Excerpted data —

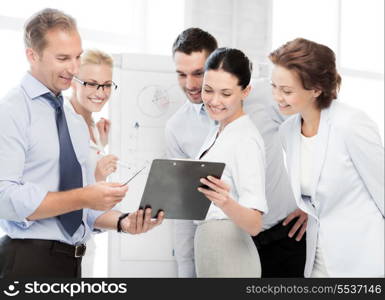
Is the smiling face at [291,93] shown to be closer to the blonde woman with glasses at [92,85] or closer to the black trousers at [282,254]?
the black trousers at [282,254]

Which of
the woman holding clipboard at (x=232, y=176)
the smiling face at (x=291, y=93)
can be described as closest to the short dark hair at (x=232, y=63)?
the woman holding clipboard at (x=232, y=176)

Work to be completed — Can you quote every line of the records above word for word, leaving the pictures out of your answer?

Exercise answer —
Is the smiling face at [291,93] shown to be closer to the blonde woman with glasses at [92,85] or closer to the black trousers at [282,254]?
the black trousers at [282,254]

Which of
the woman holding clipboard at (x=232, y=176)
the smiling face at (x=291, y=93)
can be described as closest to the short dark hair at (x=232, y=63)?
the woman holding clipboard at (x=232, y=176)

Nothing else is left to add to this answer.